_What this task involves_
From the session page on creativity and design in STEAM, reproduce the passage starting with "Sylvia Martinez" and going on through "and calculated risks.".

_Selected excerpt_
----------------------------------------

Creative Constructor
Lab Virtual
Leadership Exchange
at ISTELive 21
Edtech Advocacy &
Policy Summit

The Case for Creativity and Design in STEAM

Listen and learn

Listen and learn : Lecture

Sunday, June 23, 1:30–2:30 pm
Location: Terrace Ballroom IV, Level 4 (near Posters)

Sylvia Martinez  
Creativity is not just being artistic or having new ideas. As many schools are working to incorporate STEM and STEAM into the classroom, design and creativity are the key to bringing equitable, real and relevant experiences into the classroom for every student.

Audience: Coaches, Curriculum/district specialists, Teachers
Skill level: Beginner
Attendee devices: Devices not needed
Focus: Digital age teaching & learning
Topic: Project-, problem- and challenge-based learning
Grade level: PK-12
Subject area: STEM/STEAM
ISTE Standards: For Students:
Innovative Designer
  • Students select and use digital tools to plan and manage a design process that considers design constraints and calculated risks.
  • Students know and use a deliberate design process for generating ideas, testing theories, creating innovative artifacts or solving authentic problems.
  • Students exhibit a tolerance for ambiguity, perseverance and the capacity to work with open-ended problems.

Proposal summary

Purpose & objective

Creativity is often misunderstood as simply a personal attribute – you are a creative person or you aren’t. Yet the word is crucial as schools struggle to implement STEAM programs that are defined only as subjects – not as mindsets. The “A” in STEAM is incredibly important – it is the verb of the sentence, and at its heart is the creative process. It is understood that artists have a creative process, but less well understood that scientists, engineers, and mathematicians do as well.

----------------------------------------

Spatial question entries:

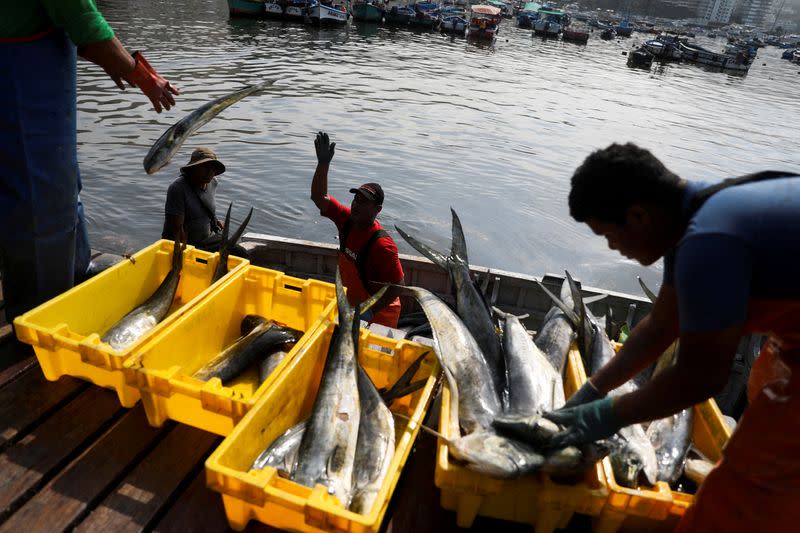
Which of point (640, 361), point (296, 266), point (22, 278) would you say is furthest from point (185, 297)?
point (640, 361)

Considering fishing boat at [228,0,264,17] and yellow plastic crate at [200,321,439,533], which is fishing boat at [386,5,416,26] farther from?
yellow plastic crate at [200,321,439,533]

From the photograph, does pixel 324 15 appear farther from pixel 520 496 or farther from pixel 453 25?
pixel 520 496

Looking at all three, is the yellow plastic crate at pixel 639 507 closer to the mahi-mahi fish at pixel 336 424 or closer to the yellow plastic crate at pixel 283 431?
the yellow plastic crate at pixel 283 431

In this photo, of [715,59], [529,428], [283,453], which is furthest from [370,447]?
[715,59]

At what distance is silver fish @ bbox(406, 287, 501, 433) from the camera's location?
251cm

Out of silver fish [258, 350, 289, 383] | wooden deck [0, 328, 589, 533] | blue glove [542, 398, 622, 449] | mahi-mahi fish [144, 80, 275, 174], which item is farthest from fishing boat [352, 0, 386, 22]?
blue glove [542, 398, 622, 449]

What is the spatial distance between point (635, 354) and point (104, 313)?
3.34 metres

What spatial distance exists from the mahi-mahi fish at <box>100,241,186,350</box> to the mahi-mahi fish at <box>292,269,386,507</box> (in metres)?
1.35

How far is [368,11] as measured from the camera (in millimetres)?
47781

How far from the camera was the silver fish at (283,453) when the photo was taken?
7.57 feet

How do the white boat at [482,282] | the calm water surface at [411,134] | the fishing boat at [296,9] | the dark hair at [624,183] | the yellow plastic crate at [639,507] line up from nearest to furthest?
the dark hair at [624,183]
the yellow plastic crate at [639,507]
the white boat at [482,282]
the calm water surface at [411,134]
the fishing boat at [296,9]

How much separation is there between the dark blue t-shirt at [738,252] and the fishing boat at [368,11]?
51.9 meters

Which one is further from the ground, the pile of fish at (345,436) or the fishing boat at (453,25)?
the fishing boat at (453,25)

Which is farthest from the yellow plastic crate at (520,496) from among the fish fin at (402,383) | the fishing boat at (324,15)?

----------------------------------------

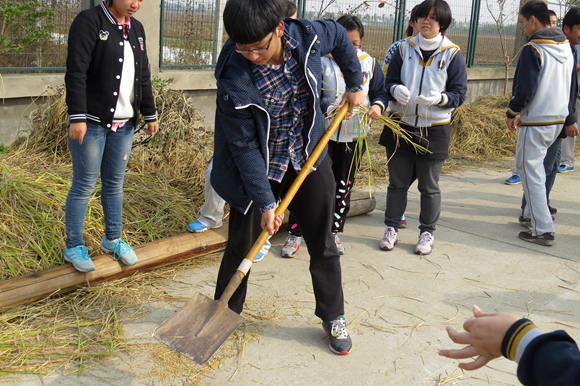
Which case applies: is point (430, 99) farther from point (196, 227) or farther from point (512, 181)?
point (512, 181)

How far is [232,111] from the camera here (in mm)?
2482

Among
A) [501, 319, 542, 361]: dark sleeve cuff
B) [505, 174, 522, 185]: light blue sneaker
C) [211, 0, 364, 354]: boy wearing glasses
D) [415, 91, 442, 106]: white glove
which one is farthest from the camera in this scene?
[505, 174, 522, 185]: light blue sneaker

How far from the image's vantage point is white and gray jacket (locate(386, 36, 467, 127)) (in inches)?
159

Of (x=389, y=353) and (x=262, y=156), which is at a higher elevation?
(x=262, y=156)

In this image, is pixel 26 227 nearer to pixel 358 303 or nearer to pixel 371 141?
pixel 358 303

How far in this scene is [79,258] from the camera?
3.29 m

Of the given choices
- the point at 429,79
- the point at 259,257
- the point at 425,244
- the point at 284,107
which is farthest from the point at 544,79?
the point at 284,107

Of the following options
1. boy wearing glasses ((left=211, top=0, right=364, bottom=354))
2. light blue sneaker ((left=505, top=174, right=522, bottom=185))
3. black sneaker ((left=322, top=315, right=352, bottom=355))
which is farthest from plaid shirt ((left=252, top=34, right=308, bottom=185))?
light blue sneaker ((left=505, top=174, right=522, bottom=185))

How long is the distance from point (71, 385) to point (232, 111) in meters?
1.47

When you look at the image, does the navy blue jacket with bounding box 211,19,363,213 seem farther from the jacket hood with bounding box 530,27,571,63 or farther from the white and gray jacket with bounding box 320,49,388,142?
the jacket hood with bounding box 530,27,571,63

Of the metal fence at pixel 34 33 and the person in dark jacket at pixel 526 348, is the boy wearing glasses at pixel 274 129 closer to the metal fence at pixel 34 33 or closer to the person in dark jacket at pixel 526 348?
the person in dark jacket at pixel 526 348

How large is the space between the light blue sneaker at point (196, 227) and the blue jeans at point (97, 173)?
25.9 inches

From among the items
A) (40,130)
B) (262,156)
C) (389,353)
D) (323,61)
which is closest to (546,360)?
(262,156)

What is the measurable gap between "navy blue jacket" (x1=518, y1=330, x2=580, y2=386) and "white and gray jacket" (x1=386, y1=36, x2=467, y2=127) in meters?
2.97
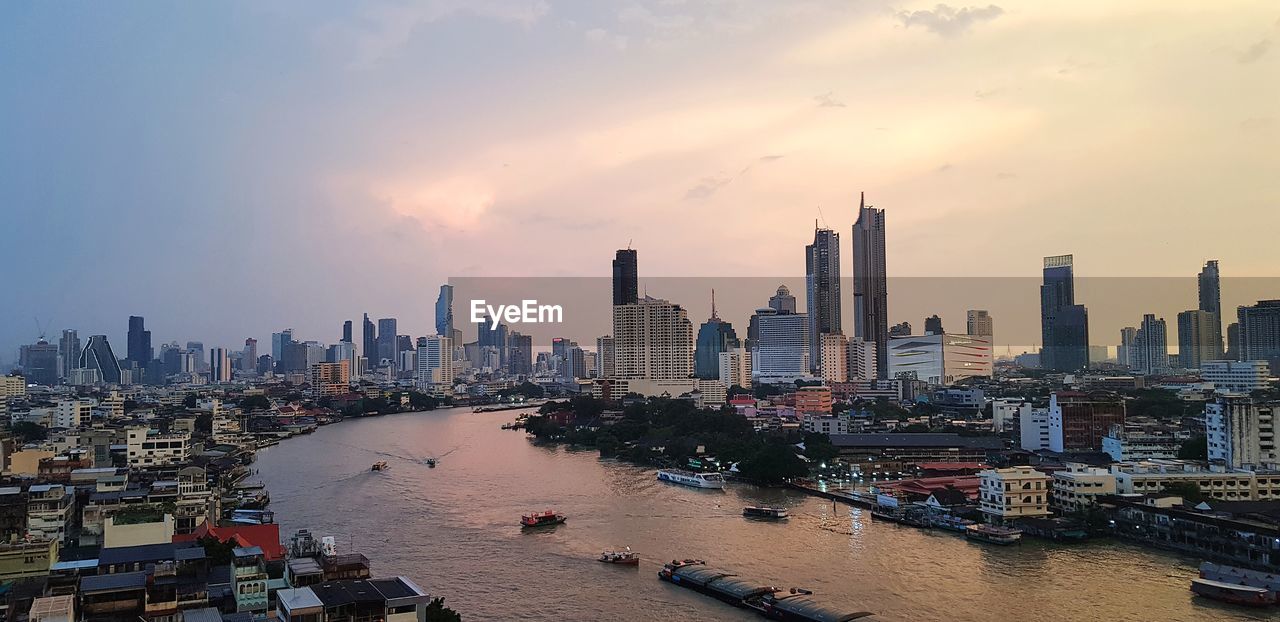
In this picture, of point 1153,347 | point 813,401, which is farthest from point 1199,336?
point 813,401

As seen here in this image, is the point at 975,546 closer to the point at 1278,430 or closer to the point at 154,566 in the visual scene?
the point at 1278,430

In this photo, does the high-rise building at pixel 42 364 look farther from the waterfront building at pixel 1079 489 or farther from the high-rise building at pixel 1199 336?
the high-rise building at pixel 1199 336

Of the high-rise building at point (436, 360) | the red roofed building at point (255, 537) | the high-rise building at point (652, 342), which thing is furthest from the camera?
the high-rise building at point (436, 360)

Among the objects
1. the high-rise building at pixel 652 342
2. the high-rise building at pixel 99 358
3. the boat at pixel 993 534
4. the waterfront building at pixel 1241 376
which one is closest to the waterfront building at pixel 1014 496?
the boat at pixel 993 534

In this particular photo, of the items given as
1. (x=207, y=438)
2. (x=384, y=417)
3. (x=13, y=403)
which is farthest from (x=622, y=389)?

----------------------------------------

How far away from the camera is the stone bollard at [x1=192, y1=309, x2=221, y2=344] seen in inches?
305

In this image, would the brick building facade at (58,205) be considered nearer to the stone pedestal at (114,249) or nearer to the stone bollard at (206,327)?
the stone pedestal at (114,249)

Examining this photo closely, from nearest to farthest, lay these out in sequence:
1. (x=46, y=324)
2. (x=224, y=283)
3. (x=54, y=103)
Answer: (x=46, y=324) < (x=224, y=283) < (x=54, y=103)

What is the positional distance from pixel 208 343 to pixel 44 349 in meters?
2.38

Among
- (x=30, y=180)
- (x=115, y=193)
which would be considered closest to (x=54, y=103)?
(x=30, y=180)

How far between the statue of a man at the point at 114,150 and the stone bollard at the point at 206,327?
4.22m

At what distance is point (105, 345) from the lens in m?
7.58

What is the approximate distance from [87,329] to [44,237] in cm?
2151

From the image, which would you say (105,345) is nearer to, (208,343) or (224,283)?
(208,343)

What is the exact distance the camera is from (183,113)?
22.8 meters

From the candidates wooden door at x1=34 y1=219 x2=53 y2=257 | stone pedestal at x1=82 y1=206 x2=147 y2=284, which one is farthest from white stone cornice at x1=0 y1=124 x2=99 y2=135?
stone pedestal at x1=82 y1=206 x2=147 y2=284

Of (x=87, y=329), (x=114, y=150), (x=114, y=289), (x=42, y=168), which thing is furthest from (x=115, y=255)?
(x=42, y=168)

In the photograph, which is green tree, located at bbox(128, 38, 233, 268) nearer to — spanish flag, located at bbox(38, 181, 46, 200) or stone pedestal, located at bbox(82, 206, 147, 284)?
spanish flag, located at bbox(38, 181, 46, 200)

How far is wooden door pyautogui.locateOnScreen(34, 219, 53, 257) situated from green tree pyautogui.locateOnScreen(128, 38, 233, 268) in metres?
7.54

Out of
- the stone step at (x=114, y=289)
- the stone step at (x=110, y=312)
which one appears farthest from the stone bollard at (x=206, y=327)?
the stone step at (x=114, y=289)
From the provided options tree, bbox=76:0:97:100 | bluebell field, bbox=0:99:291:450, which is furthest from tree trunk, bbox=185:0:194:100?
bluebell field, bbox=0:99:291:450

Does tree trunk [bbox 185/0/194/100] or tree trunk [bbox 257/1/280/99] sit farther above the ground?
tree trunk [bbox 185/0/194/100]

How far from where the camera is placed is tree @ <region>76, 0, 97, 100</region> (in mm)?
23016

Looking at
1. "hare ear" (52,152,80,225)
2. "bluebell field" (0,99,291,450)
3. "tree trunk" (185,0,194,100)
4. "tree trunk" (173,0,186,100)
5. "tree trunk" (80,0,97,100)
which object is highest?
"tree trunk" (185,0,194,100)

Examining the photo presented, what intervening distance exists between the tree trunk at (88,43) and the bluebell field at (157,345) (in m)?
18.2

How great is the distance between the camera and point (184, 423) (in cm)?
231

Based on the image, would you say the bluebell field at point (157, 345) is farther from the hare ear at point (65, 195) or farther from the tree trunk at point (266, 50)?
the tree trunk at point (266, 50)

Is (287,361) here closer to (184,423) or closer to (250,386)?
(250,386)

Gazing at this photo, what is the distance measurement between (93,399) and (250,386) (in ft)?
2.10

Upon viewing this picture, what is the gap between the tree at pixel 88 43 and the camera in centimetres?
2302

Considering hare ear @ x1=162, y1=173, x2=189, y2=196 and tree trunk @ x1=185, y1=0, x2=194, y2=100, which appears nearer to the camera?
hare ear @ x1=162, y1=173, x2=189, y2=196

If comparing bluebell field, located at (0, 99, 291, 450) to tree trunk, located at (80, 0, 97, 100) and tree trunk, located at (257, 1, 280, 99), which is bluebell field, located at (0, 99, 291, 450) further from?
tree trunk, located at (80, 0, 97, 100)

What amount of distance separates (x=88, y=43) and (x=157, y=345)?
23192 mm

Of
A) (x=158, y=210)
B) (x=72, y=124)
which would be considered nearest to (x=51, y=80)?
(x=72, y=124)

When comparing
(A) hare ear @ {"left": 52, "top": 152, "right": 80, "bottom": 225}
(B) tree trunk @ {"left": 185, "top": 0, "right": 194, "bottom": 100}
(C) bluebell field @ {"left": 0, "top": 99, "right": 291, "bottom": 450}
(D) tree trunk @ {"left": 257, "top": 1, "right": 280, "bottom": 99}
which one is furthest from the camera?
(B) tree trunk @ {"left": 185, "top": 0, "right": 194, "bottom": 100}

----------------------------------------

_Worked answer_
Sylvia Martinez  
Creativity is not just being artistic or having new ideas. As many schools are working to incorporate STEM and STEAM into the classroom, design and creativity are the key to bringing equitable, real and relevant experiences into the classroom for every student.

Audience: Coaches, Curriculum/district specialists, Teachers
Skill level: Beginner
Attendee devices: Devices not needed
Focus: Digital age teaching & learning
Topic: Project-, problem- and challenge-based learning
Grade level: PK-12
Subject area: STEM/STEAM
ISTE Standards: For Students:
Innovative Designer
  • Students select and use digital tools to plan and manage a design process that considers design constraints and calculated risks.